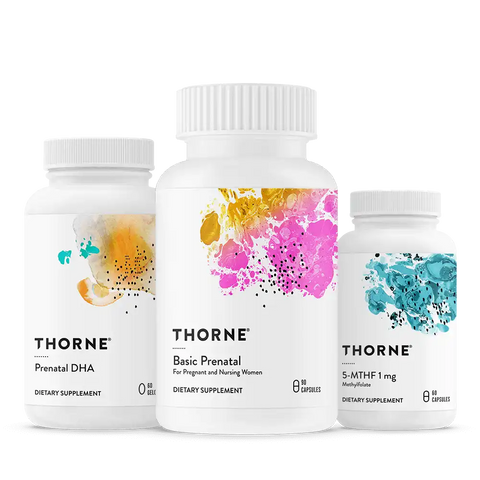 Prenatal Support Stack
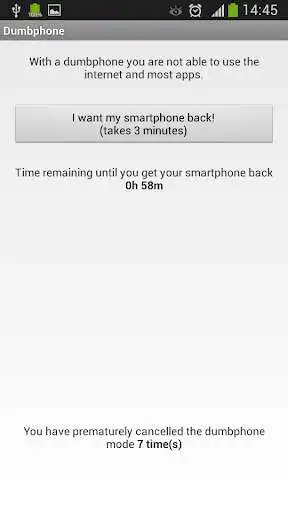 Play Dumbphone as an online game Dumbphone with UptoPlay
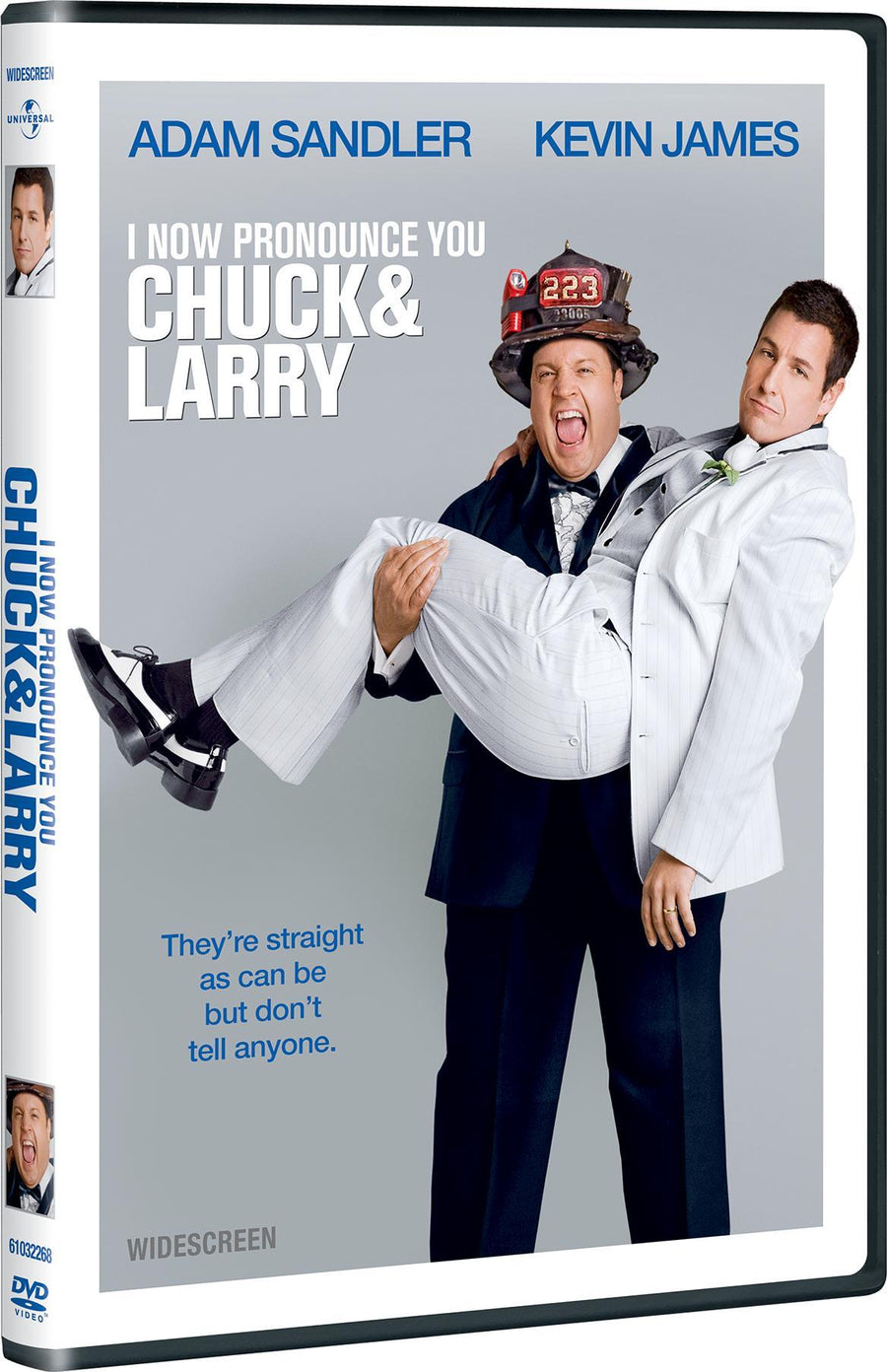 I Now Pronounce You Chuck and Larry [DVD]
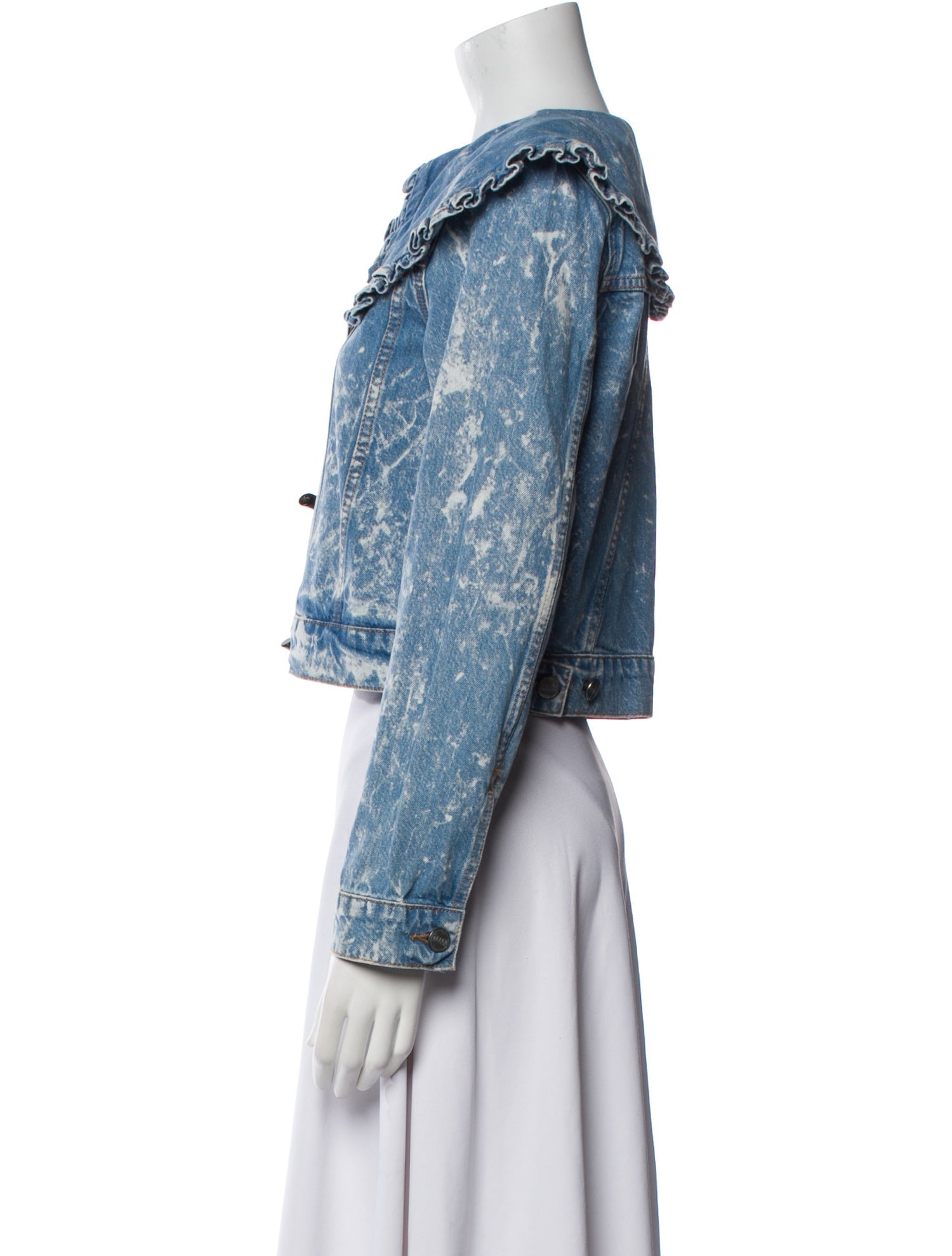 Ganni Denim Jacket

────────────────────

## Problem requirements
Write out the whole listing exactly. Do not include the pictures.

## Exercise answer
 Prenatal Support Stack
 Play Dumbphone as an online game Dumbphone with UptoPlay
 I Now Pronounce You Chuck and Larry [DVD]
 Ganni Denim Jacket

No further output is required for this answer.